··· Extrait ···
J’avais été séduite par le travail de Pascal Bresson avec son roman graphique Simone Veil : l’Immortelle, je tenais donc absolument à lire son adaptation du roman culte de Tatiana de Rosnay (que je n’ai ni lu, ni vu), magnifié par le travail graphique de Horne que je découvre à cette occasion.


Quatrième de couverture : « Deux histoires se déroulent en parallèle : celle de Julia américaine qui vit à Paris, en 2000, avec son mari Bertrand et sa fille Zoë et celle de Sarah déportée avec son père et sa mère, en 194,2 lors de la rafle du Vel’ D’Hiv’. Les deux récits se rejoignent malgré les années qui les séparent.

Paris, juillet 1942 : Sarah, une fillette de dix ans qui porte l’étoile jaune, est arrêtée avec ses parents par la police française, au milieu de la nuit. Paniquée, elle met son petit frère à l’abri en lui promettant de revenir le libérer dès que possible.

Paris, mai 2002 : Julia Jarmond, une journaliste américaine mariée à un Français, doit couvrir la commémoration de la rafle du Vél d’Hiv. Soixante ans après, son chemin va croiser celui de Sarah, et sa vie va changer à jamais.

Elle s’appelait Sarah, est l’histoire de deux familles que lie un terrible secret, c’est aussi l’évocation d’une des pages les plus sombres de l’Occupation.
··· Entrées extraites ···
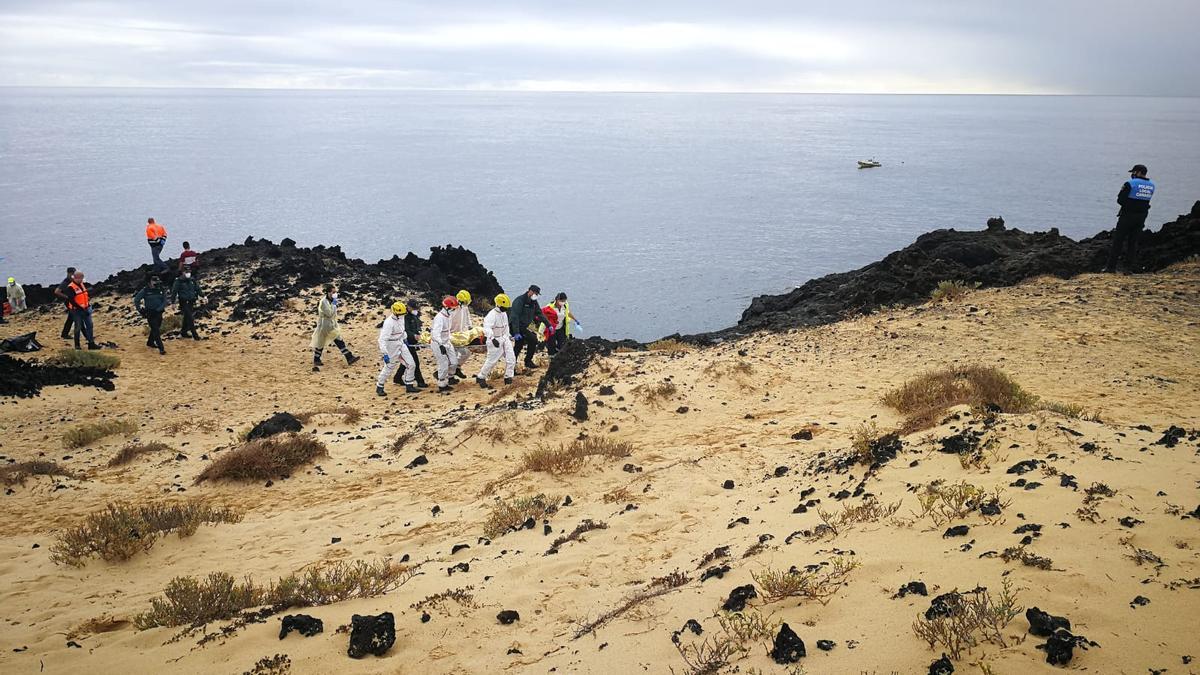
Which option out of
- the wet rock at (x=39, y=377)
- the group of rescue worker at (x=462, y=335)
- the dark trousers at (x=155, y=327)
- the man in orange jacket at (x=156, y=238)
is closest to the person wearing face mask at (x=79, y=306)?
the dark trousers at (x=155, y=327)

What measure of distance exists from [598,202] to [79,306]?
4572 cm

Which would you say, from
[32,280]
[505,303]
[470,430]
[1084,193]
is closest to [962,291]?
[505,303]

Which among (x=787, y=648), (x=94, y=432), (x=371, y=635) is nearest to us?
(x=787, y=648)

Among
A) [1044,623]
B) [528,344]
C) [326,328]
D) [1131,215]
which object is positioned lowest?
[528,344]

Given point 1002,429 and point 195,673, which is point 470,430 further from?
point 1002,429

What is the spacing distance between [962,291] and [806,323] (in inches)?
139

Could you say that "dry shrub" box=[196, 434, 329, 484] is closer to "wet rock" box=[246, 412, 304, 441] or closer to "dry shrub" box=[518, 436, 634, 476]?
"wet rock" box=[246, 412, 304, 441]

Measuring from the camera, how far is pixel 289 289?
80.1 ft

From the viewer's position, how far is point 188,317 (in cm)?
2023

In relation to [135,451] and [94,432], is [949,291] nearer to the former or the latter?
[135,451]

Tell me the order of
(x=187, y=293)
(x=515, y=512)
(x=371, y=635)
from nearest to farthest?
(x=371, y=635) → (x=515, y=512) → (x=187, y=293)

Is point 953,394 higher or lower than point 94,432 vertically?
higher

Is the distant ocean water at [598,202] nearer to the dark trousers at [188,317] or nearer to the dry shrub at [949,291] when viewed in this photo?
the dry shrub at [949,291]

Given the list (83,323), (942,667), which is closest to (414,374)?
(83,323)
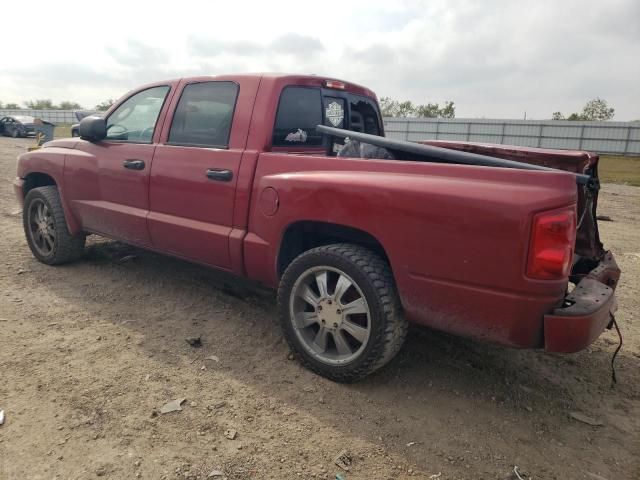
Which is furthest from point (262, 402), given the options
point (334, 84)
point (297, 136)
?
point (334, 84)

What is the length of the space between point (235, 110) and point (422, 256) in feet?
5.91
···
··· Entrées extraites ···
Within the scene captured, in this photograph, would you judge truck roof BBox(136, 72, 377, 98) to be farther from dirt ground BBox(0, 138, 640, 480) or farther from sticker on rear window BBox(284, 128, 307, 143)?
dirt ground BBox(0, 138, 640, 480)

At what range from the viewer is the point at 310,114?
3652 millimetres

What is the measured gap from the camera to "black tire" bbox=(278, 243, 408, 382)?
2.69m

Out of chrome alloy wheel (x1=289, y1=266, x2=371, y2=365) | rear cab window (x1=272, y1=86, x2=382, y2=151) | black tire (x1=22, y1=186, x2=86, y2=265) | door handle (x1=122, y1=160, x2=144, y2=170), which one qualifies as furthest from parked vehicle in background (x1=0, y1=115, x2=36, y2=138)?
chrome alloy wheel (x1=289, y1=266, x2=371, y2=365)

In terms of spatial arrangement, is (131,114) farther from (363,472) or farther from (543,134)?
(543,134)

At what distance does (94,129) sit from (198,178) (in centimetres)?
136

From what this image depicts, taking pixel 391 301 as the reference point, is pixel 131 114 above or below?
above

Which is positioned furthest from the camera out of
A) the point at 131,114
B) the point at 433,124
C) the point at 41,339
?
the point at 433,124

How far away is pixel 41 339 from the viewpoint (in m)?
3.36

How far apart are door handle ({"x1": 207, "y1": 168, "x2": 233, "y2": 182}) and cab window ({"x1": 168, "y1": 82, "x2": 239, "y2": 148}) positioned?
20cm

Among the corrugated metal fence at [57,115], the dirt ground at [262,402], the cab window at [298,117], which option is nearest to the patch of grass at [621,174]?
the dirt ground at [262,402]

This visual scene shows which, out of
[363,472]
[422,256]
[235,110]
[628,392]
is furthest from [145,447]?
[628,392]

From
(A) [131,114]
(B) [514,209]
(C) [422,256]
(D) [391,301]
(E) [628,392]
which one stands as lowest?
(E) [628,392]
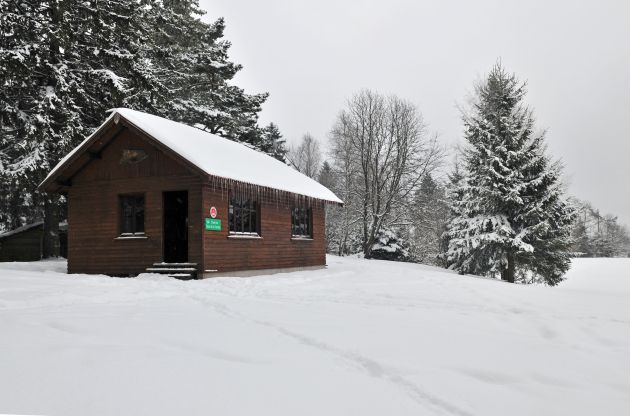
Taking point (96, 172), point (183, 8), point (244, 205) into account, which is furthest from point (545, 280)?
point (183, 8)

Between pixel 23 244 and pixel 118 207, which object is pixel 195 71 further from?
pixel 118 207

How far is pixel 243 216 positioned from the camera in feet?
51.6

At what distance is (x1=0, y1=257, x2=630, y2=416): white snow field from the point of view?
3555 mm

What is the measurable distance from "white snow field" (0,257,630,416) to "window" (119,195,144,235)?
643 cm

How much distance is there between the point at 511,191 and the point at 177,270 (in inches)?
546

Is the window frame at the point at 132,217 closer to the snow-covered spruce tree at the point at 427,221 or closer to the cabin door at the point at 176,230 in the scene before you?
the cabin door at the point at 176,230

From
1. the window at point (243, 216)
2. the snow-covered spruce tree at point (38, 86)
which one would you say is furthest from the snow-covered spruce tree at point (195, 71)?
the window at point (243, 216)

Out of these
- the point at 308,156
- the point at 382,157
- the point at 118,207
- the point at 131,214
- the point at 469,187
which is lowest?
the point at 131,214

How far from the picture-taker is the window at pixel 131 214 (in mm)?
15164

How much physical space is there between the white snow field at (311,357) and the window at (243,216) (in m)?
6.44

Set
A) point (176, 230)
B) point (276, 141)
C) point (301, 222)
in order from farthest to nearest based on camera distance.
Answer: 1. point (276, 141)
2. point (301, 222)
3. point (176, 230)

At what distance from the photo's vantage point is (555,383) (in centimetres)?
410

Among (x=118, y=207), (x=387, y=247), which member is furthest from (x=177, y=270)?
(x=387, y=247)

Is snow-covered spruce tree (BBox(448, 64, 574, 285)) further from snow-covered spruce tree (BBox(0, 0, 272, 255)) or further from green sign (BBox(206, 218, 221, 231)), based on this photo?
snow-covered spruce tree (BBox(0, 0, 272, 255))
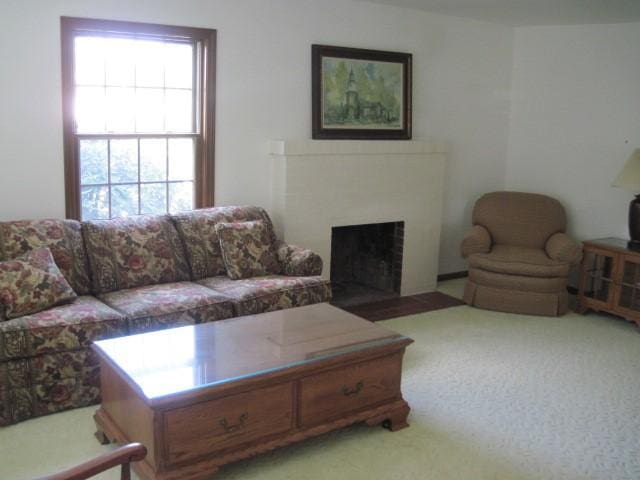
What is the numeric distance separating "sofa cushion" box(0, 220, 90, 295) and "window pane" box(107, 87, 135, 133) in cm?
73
···
··· Entrées extraites ···
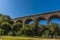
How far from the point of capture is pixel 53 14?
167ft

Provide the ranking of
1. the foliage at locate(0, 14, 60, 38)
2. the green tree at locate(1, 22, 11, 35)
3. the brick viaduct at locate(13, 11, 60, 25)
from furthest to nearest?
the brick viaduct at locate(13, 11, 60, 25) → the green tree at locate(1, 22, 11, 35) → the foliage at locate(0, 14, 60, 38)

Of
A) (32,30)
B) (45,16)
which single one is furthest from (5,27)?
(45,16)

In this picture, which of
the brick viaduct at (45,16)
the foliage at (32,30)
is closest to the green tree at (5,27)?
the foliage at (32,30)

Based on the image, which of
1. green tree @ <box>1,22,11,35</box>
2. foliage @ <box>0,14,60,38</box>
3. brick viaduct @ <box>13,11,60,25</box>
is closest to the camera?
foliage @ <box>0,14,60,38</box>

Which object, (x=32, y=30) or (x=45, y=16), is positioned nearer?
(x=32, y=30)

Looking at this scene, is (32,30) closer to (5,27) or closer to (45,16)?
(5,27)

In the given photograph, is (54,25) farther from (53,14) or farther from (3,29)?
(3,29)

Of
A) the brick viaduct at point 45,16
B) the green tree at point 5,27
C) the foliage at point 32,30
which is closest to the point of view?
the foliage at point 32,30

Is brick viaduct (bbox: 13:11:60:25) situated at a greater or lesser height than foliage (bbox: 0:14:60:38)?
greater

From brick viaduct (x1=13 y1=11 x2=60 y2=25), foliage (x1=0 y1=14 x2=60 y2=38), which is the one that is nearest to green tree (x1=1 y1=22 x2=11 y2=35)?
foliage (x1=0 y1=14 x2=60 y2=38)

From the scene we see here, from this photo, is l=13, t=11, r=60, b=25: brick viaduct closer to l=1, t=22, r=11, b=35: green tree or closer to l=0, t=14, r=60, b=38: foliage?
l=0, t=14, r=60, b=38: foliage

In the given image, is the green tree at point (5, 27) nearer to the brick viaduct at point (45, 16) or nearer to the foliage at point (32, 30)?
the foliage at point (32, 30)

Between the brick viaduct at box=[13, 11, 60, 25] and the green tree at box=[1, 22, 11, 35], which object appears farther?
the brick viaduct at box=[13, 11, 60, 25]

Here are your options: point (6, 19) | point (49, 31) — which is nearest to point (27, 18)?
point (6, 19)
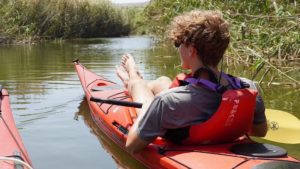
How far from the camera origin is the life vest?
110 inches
···
**Consigne 1**. D'après l'extrait, quel âge a Sarah lorsqu'elle est arrêtée avec ses parents ?
**Consigne 2**. Poursuivez l'extrait consacré à l'adaptation en bande dessinée d'Elle s'appelait Sarah, à partir de sa dernière phrase.

**Réponse attendue 1**. Sarah a dix ans.

**Réponse attendue 2**.
Le roman de Tatiana de Rosnay est porté par le souffle de Pascal Bresson et revit sous la délicatesse des dessins de Horne. »


Déjà, en le feuilletant j’ai compris que j’allais prendre des vagues d’émotions et la lecture n’a pas démenti cette première impression. La construction du récit fait que l’on est à la fois sur du récit historique et en même temps sur du contemporain avec deux destins qui s’entrecroisent, se cherchent et se fuient.

Julia va découvrir l’histoire française sous l’Occupation et sa complicité dans l’horreur. Elle va également deterrer des secrets bien enfouis, au risque de briser des murs porteurs de sa vie. Sarah, petite fille raflée à Paris en 1942, va tenter de se battre pour son frère, pour le libérer de sa cachette où il est resté enfermé, seul. Ses deux vies vont se croiser d’une façon particulière et cela rappelle que le présent ne peut être hermétiquement dissocié du passé. Cela rappelle la responsabilité de chacun après des décennies révolues.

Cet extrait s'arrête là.